- Exercise instructions
Look through the data for the string "United". Copy every line where it is found.

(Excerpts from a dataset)
• • • • •
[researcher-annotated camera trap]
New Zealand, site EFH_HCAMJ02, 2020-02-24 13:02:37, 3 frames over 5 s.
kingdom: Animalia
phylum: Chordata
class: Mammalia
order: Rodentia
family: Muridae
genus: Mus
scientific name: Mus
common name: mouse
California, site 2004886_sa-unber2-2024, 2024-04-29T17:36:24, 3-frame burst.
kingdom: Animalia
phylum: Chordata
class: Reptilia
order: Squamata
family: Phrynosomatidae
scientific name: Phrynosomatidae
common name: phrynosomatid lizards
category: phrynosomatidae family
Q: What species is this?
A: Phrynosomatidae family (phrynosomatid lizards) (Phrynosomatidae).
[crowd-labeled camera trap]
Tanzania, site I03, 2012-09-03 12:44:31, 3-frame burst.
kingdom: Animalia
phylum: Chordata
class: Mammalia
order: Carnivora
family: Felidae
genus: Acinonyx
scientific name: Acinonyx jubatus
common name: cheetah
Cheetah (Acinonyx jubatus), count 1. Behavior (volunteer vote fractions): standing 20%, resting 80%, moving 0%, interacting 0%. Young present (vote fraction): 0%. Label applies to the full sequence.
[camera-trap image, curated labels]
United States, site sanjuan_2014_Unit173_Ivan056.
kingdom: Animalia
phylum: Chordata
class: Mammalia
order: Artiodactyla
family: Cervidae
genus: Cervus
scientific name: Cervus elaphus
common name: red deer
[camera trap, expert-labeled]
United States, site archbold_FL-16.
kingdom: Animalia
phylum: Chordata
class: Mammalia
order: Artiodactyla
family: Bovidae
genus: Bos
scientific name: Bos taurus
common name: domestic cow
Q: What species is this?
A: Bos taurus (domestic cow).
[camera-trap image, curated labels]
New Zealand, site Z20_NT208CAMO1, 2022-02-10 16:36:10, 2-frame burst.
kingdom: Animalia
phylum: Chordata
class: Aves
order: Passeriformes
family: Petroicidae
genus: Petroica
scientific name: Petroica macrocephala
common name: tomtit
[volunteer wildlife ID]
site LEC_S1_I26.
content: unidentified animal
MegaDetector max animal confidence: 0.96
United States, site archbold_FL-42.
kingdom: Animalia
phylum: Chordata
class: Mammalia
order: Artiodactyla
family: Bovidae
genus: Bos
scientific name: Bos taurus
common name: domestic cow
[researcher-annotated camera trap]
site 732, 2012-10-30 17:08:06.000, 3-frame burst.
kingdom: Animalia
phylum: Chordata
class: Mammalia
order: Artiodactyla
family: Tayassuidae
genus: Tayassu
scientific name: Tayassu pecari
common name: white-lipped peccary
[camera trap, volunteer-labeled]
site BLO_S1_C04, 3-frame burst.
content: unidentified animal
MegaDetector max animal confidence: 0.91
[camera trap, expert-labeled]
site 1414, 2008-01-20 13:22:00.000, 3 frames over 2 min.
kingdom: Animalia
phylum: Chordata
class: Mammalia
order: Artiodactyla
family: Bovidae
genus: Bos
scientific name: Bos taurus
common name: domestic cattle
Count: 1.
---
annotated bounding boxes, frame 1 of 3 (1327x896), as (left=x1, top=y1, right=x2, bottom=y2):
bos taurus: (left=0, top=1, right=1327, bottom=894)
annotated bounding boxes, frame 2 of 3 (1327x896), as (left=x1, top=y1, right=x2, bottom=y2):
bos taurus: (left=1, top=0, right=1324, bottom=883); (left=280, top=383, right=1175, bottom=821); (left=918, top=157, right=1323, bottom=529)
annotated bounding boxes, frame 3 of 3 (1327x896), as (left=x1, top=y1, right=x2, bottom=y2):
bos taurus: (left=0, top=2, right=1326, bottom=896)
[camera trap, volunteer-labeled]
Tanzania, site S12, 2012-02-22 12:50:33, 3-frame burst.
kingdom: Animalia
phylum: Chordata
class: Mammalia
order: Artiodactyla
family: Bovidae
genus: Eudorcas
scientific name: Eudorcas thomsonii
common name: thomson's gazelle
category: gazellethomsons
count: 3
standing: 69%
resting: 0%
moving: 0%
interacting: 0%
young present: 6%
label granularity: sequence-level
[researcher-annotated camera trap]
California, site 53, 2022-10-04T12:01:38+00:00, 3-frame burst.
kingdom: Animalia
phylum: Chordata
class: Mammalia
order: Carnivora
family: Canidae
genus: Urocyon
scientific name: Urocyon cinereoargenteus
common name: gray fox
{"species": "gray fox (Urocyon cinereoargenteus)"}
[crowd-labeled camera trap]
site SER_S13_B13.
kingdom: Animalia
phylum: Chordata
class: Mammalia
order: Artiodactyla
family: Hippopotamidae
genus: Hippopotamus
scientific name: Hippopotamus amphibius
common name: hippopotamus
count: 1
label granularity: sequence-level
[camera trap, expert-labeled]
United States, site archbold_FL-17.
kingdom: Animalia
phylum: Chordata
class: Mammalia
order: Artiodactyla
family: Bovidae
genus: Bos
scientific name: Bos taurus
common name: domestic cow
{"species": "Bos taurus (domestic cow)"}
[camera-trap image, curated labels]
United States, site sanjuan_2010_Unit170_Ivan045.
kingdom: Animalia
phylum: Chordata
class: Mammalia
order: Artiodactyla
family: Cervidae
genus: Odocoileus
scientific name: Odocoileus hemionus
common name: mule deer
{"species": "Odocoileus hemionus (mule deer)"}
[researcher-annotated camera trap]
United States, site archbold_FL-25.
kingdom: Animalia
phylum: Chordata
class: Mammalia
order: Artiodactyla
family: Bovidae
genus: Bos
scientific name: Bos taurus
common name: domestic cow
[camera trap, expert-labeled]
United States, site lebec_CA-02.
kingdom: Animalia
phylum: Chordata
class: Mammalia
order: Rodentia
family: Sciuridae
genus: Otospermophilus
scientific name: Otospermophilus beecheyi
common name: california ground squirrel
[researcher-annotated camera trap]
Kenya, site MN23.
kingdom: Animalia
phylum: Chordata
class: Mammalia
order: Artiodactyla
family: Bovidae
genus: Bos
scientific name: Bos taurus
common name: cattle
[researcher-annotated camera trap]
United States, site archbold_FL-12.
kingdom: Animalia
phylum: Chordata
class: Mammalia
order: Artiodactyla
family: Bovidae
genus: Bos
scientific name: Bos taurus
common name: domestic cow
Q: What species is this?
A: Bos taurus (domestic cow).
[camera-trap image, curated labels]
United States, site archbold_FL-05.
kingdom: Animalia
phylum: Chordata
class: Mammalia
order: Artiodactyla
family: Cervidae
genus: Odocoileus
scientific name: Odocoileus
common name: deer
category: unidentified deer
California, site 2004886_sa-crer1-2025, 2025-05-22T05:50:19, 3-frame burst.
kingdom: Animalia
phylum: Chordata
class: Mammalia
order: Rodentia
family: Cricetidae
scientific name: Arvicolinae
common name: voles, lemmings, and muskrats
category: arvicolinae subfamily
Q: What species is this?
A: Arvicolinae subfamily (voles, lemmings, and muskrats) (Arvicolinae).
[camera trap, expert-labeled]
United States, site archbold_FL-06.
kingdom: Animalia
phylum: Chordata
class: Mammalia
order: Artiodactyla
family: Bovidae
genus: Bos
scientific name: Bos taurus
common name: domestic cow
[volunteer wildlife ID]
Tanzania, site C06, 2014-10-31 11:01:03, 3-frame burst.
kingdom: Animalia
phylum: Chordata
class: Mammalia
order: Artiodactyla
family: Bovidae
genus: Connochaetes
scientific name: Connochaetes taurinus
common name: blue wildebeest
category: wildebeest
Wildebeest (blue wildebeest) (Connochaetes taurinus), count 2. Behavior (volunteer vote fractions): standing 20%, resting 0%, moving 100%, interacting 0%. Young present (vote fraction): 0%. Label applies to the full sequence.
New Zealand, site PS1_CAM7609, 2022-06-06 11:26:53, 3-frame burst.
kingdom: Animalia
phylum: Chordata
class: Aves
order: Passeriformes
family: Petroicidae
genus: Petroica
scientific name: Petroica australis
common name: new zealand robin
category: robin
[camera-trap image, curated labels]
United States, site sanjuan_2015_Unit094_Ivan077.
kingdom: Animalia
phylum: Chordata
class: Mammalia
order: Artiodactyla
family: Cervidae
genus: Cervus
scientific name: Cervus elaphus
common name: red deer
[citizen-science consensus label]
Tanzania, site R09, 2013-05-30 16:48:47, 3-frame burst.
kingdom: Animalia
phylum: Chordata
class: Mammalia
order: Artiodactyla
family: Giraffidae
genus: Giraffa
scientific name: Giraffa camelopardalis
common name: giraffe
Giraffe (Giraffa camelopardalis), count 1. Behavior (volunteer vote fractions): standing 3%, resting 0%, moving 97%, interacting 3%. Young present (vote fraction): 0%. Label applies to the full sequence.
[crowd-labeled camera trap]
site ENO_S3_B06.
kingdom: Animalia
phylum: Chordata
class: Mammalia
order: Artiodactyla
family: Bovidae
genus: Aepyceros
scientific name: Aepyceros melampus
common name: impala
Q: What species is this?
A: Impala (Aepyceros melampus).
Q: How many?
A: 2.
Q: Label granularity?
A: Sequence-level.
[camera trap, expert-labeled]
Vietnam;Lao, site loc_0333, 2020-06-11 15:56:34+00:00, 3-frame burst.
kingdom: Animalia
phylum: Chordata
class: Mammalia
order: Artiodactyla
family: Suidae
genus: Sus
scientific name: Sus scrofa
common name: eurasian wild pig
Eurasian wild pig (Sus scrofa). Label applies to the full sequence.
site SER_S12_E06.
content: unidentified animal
• • • • •
- Exercise solution
United States, site sanjuan_2014_Unit173_Ivan056.
United States, site archbold_FL-16.
United States, site archbold_FL-42.
United States, site archbold_FL-17.
United States, site sanjuan_2010_Unit170_Ivan045.
United States, site archbold_FL-25.
United States, site lebec_CA-02.
United States, site archbold_FL-12.
United States, site archbold_FL-05.
United States, site archbold_FL-06.
United States, site sanjuan_2015_Unit094_Ivan077.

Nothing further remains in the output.